= LISTED ENTRIES =
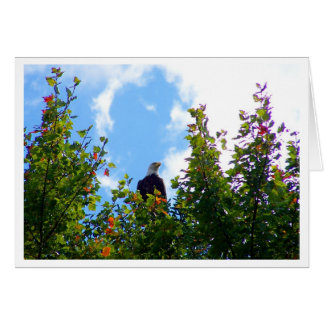 Bird's Eye View Stationery Note Card
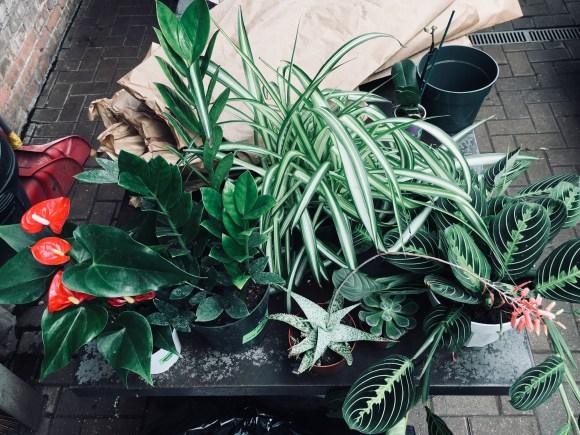 Erica's starter plant family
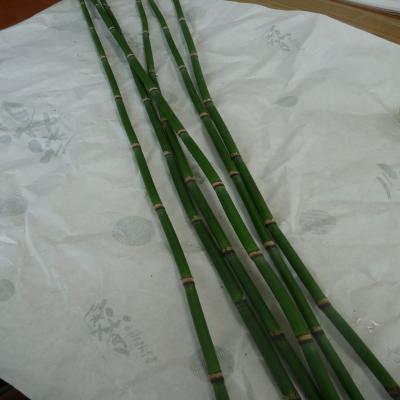 2012.3.7お花1
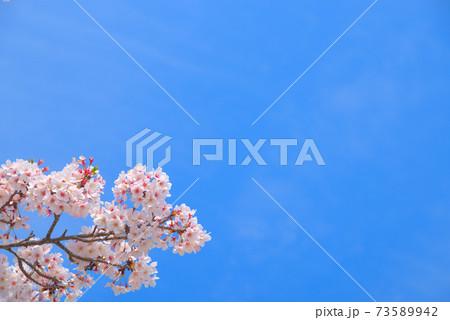 ソメイヨシノ咲く春の空 岡山県岡山市東区 73589942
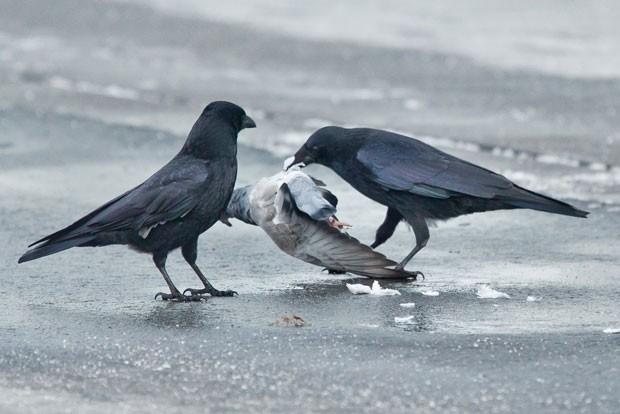 Dois corvos foram flagrados atacando um pombo que ficou ferido após se chocar com uma janela durante o voo, nesta quarta-feira (30), em Nuremberg, na Alemanha (Foto: Daniel Karmann/DPA/AFP)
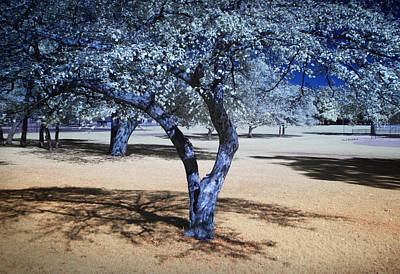 Antique Maps - Blue Trees in the Park by Randall Nyhof
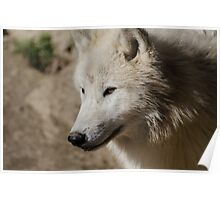 From the North - Arctic Wolf Poster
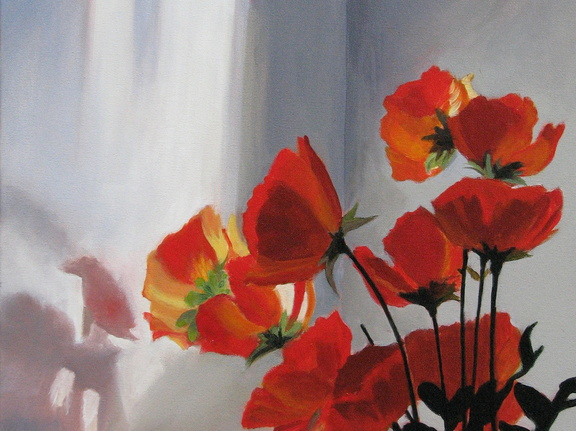 Sunlight Poppies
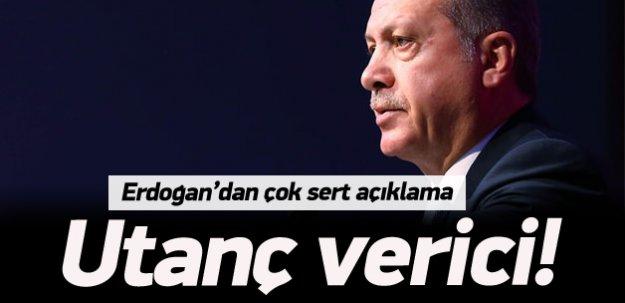 Erdoğan'dan Suruç ve Ceylanpınar açıklaması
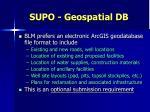 supo geospatial db1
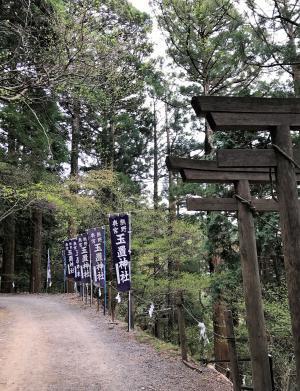 玉置神社のぼり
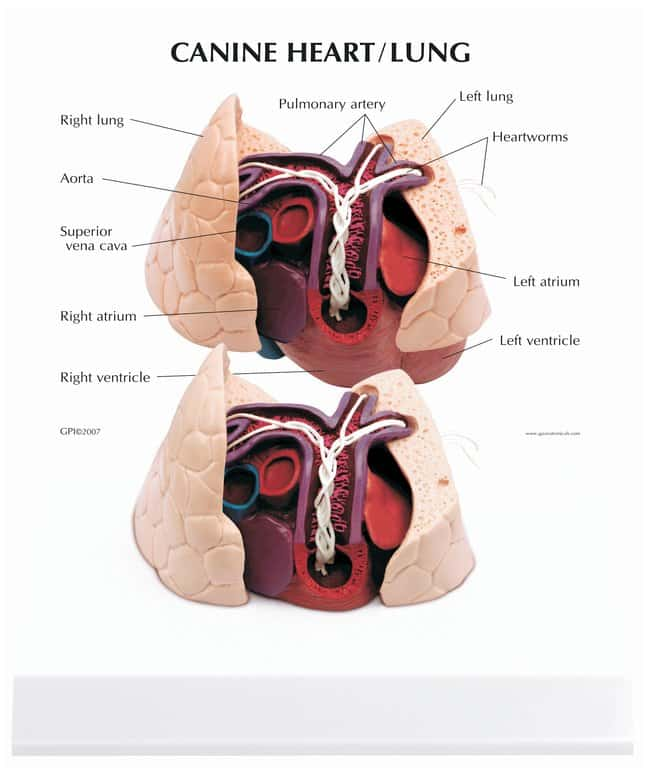 Anatomical Model Of Canine Heart And Lung Canine Heartlungteaching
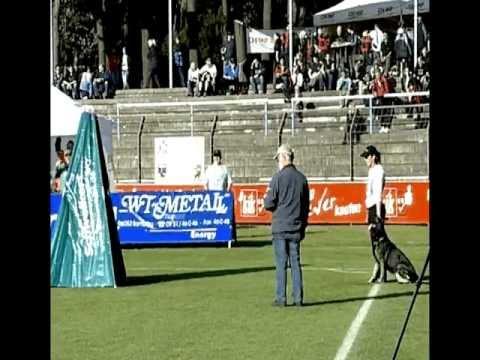 Preview video Ginoginelli von Kathago BSP 2011 Abt. C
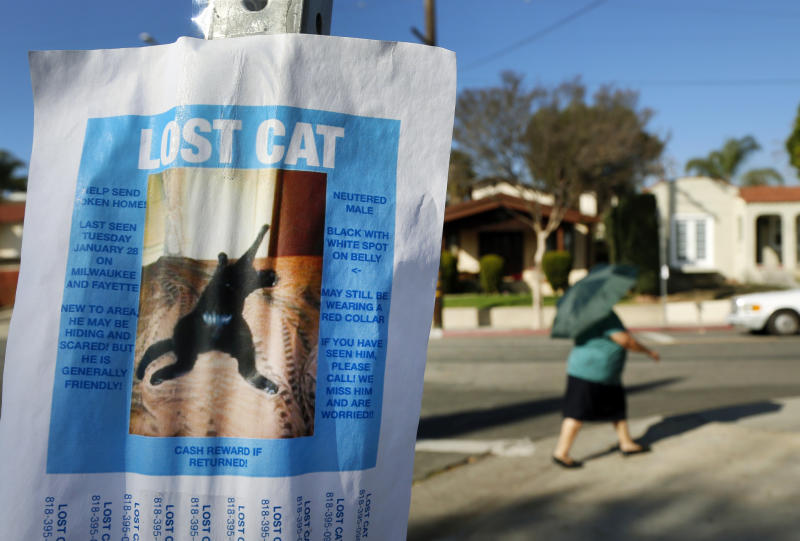 This Feb. 13, 2014 photo shows a poster seeking a lost cat placed on a street corner in the Highland Park area of Los Angeles. The search for your feline friend tends to be tougher going than if you had lost a dog, experts say. But you can protect against the loss of your cat by microchipping it and strapping on an ID collar. (AP Photo/Nick Ut)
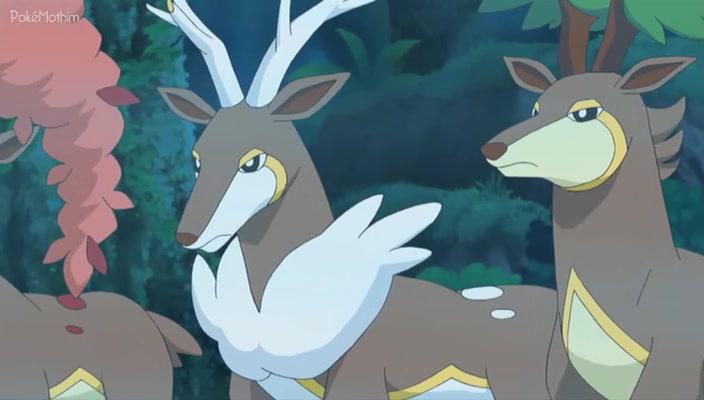 Pokemon Dublado Episódio - 716As Quatro Estações de Sawsbuck!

= REQUIREMENT =
Final task for the records above: print exactly the lines from the one that contains "Antique Maps - Blue" through the last line, both ends included, pictures excluded.

= ANSWER SPACE =
 Antique Maps - Blue Trees in the Park by Randall Nyhof
 From the North - Arctic Wolf Poster
 Sunlight Poppies
 Erdoğan'dan Suruç ve Ceylanpınar açıklaması
 supo geospatial db1
 玉置神社のぼり
 Anatomical Model Of Canine Heart And Lung Canine Heartlungteaching
 Preview video Ginoginelli von Kathago BSP 2011 Abt. C
 This Feb. 13, 2014 photo shows a poster seeking a lost cat placed on a street corner in the Highland Park area of Los Angeles. The search for your feline friend tends to be tougher going than if you had lost a dog, experts say. But you can protect against the loss of your cat by microchipping it and strapping on an ID collar. (AP Photo/Nick Ut)
 Pokemon Dublado Episódio - 716As Quatro Estações de Sawsbuck!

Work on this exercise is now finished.